═══ Supplied entries
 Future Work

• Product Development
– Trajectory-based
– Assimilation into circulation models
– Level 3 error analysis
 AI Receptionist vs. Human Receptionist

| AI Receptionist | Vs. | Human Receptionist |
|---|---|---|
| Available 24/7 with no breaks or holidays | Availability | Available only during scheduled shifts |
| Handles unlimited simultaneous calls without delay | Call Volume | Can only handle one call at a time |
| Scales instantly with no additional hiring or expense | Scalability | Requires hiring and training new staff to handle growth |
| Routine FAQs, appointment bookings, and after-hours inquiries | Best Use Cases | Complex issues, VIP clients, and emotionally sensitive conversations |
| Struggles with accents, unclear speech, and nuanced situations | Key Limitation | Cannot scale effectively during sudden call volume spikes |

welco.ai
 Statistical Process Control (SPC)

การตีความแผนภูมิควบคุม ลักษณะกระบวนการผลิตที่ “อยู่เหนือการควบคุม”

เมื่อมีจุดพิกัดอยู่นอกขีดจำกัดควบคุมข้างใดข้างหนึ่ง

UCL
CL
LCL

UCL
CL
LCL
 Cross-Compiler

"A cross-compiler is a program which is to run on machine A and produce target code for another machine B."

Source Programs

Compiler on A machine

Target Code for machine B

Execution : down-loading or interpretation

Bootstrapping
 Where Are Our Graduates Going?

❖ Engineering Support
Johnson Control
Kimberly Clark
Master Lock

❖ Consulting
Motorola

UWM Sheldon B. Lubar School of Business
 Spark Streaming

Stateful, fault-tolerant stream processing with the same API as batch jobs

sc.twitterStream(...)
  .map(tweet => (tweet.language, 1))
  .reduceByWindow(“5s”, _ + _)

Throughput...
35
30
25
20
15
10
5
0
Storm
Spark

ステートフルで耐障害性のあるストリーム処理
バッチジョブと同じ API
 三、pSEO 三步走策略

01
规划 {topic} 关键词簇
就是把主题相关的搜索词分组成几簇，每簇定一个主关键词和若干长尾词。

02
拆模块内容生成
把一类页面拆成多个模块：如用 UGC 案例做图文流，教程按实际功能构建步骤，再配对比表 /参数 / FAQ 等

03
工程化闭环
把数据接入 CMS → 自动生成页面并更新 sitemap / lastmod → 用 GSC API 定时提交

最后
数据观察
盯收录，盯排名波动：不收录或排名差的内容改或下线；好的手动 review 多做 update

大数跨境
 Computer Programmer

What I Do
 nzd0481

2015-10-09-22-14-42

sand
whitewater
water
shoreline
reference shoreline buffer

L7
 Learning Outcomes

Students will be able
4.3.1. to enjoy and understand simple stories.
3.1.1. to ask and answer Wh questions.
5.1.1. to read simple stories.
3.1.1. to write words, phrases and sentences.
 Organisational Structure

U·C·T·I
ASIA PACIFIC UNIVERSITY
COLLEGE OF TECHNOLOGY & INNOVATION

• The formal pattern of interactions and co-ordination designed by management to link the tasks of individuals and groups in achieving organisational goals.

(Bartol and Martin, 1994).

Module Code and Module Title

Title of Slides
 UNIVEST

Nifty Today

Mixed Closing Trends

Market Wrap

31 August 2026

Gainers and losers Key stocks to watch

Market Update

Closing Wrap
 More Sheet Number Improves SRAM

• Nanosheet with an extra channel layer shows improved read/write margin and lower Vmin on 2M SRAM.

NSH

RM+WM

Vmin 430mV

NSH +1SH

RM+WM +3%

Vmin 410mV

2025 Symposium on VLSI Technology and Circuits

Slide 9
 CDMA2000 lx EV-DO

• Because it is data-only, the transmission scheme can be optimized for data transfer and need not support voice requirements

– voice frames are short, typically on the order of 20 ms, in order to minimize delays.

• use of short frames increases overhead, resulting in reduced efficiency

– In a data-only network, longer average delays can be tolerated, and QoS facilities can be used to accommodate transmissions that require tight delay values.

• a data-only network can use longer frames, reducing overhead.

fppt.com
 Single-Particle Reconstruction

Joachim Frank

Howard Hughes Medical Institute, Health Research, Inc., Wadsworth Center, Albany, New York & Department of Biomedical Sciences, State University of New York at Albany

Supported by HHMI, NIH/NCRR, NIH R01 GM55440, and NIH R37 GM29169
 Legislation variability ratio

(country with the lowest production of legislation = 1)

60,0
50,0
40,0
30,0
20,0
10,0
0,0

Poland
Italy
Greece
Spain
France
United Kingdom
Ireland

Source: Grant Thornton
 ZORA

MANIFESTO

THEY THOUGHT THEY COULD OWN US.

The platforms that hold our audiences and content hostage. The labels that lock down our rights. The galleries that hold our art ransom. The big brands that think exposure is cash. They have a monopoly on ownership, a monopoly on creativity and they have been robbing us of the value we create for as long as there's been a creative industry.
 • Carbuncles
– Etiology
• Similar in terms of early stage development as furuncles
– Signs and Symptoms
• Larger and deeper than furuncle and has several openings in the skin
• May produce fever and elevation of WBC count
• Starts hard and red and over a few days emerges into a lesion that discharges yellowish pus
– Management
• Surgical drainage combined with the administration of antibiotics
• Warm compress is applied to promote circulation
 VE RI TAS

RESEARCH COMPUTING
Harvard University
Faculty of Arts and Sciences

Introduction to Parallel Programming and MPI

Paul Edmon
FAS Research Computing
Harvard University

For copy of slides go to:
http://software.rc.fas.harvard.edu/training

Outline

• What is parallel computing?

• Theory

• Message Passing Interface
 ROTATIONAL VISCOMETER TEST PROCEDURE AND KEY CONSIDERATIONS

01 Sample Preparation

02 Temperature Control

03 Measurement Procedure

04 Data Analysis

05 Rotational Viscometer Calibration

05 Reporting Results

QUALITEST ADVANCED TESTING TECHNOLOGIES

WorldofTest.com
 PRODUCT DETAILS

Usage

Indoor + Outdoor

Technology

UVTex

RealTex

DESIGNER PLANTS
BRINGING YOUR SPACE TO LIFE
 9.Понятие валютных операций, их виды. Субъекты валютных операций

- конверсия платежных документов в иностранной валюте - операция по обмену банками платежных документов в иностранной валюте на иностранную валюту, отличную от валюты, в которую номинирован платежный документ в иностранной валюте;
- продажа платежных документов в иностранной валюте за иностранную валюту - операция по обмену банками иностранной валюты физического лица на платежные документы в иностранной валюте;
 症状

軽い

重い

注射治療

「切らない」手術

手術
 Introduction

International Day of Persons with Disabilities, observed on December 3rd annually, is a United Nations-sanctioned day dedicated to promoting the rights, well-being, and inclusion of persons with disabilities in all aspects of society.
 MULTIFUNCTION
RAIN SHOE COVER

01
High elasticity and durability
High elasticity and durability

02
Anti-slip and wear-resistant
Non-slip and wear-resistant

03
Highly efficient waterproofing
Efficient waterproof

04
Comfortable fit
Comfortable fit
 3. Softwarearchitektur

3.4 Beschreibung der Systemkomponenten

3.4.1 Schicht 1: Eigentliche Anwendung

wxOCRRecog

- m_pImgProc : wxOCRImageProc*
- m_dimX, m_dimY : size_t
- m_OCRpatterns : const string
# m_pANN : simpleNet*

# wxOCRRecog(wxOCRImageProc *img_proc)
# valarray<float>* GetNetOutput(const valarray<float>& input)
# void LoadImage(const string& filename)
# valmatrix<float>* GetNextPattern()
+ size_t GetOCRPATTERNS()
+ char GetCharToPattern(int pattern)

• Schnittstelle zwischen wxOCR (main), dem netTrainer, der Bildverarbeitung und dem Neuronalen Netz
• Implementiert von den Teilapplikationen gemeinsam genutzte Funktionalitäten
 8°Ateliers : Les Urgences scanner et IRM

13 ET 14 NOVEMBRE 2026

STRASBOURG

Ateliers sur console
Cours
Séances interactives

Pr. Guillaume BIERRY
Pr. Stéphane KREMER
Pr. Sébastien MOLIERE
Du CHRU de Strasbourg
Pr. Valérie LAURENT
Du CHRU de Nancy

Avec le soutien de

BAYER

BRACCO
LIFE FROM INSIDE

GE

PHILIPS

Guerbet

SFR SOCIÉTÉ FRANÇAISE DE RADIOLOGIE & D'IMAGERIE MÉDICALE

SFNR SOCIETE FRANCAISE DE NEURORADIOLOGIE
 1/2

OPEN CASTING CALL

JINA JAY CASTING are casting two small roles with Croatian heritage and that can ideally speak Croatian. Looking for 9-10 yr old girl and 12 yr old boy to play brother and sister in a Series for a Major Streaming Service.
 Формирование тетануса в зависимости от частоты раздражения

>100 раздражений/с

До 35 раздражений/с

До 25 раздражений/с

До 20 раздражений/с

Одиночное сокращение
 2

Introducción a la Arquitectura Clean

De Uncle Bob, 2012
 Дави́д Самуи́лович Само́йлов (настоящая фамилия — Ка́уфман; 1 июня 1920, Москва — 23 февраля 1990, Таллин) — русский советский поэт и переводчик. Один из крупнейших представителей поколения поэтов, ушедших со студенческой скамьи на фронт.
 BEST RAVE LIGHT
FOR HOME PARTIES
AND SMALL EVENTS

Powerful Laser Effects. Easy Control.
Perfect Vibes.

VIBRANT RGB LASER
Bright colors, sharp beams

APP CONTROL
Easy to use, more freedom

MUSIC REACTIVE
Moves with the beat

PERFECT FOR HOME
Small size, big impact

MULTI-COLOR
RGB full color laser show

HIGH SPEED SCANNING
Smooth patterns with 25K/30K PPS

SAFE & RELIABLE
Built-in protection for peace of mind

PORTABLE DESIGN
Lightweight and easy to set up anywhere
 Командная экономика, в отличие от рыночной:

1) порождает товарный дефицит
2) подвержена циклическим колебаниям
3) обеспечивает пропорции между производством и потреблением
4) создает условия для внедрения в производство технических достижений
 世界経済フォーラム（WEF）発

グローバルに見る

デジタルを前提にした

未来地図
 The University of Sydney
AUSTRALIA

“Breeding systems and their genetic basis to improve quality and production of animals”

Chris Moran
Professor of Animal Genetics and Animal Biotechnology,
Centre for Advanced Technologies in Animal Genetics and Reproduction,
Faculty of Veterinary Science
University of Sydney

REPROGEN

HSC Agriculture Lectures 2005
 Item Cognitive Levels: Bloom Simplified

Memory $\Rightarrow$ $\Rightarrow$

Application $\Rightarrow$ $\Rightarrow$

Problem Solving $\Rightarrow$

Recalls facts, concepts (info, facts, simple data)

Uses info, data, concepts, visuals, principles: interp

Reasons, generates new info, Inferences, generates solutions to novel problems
══════
Activity: From the data above, count the lines that hold the string "Vmin". Reply with only that number.

Solution to the problem: 3